Depois de negar por mais de uma vez sequer conhecer a ex-assessora financeira da campanha petista, Soraya Garcia, o ministro do Planejamento, Paulo Bernardo, mudou o tom e atribuiu as denúncias a uma ''onda de denuncismo'' incentivada por ''alguém da oposição'' para desgastar o prefeito Nedson Micheleti (PT). ''Todo mundo sabe as inciais dessa pessoa, logo vêm à cabeça. Vocês (jornalistas) sabem de cor.''
Em seguida, Bernardo deu pistas de que mais ''duas campanhas para prefeito'' em Londrina podem ter feito prestações de contas irregulares, mas, novamente, não citou de quais candidatos.

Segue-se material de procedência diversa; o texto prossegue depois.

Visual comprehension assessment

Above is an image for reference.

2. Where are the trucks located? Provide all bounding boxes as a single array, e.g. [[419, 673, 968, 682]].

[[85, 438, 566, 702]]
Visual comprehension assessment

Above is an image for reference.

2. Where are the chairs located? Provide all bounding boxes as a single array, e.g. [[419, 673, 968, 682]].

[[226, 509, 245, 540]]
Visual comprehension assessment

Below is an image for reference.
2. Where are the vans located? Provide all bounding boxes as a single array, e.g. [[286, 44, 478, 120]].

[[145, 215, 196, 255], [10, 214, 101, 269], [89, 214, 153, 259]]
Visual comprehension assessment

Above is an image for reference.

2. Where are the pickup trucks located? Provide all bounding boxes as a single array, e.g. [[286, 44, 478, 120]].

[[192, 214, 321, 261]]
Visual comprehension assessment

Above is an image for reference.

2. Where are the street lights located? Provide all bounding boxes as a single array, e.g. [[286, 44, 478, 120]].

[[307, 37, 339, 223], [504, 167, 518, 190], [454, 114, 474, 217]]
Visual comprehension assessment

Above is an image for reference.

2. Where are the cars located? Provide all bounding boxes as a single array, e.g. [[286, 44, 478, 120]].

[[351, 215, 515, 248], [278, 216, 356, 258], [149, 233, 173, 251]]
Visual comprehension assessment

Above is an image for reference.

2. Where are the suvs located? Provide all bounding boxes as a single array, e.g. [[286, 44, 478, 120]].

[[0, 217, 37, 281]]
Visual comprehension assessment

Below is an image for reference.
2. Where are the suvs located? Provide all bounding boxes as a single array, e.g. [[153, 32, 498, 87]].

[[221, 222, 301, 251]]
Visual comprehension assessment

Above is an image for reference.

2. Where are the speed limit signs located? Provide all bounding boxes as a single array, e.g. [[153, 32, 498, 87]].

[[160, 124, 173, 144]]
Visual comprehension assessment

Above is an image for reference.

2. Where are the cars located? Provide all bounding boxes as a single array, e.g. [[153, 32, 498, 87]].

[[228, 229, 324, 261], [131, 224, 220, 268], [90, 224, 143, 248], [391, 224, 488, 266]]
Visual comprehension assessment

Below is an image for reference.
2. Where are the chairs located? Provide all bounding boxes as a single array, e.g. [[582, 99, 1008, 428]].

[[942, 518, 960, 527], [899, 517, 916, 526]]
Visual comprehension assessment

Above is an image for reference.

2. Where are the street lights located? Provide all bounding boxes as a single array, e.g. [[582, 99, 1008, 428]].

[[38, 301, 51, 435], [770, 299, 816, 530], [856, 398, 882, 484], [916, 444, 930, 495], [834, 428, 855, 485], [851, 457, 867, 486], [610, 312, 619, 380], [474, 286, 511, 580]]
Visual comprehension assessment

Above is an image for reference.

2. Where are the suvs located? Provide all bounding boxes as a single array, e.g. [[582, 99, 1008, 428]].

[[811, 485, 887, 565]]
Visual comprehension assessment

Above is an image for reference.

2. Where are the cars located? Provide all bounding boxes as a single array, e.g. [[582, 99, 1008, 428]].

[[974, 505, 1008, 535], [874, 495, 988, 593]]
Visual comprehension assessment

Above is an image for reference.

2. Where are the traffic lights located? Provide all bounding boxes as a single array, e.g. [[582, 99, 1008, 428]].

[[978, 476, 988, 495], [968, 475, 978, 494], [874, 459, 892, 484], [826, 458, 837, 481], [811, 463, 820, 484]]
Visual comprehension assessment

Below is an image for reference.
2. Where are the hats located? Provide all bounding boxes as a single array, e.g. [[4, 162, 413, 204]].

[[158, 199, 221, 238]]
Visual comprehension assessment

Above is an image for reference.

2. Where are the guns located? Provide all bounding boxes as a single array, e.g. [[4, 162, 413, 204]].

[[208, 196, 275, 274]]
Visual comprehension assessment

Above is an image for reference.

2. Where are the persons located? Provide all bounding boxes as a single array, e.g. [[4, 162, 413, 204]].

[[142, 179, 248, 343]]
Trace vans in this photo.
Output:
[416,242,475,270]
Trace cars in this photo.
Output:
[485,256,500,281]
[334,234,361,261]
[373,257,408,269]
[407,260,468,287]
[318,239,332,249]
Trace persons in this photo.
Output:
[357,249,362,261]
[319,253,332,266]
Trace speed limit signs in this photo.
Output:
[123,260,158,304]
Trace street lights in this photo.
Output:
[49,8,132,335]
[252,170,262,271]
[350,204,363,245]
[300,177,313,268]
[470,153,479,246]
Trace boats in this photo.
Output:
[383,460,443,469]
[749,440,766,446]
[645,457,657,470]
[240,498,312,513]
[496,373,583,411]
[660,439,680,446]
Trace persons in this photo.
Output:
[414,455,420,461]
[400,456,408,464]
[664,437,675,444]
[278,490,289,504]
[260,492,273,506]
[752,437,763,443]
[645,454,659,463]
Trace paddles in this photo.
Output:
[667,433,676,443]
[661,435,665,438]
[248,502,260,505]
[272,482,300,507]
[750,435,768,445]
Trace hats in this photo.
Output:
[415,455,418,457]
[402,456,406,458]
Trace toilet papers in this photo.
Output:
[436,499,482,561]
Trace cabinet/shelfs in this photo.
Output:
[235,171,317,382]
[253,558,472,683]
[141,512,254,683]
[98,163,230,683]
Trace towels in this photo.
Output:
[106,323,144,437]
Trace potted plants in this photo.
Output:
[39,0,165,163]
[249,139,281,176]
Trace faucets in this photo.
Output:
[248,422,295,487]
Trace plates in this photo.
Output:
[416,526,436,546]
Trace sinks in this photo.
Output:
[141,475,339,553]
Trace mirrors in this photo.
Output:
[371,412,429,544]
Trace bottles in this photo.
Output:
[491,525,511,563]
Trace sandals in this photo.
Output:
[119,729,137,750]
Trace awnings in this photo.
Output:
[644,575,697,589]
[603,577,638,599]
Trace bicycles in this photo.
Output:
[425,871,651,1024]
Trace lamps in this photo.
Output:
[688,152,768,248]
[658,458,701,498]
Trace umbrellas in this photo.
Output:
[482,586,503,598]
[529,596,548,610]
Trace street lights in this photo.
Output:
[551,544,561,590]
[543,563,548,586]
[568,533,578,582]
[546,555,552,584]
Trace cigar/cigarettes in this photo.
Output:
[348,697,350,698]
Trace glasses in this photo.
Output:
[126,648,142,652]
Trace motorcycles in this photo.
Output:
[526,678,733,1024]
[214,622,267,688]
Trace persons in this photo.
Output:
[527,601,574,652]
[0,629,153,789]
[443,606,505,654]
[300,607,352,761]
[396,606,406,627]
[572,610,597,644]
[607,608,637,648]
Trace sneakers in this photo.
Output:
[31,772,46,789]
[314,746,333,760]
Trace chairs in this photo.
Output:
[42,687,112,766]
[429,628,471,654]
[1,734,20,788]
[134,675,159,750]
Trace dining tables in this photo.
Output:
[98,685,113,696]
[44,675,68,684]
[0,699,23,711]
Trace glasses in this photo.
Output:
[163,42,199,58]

Comentou que a informação foi repassada a ele por ''amigos vereadores que disseram que a Polícia Federal já achou documentos que provam recursos não contabilizados (nessas outras duas campanhas)''. Em seguida, emendou que os policiais logo esclareceriam tudo, e que, se assim fosse necessário, em relação à campanha de Nedson, ele próprio auxiliaria no que fosse possível no inquérito. Adiante, e deu um recado às 'vítimas': ''Parece que vai ter novidades para essas pessoas. Vão aparecer outros fatos nas investigações e acho que vão ser interessantes.''
O promotor da 41 Zona ELeitoral de Londrina, Miguel Sogaiar, afirmou que desconhecia investigações sobre outros candidatos de 2004. O delegado da PF Kandy Takahashi também negou investigações neste sentido. (J.G.)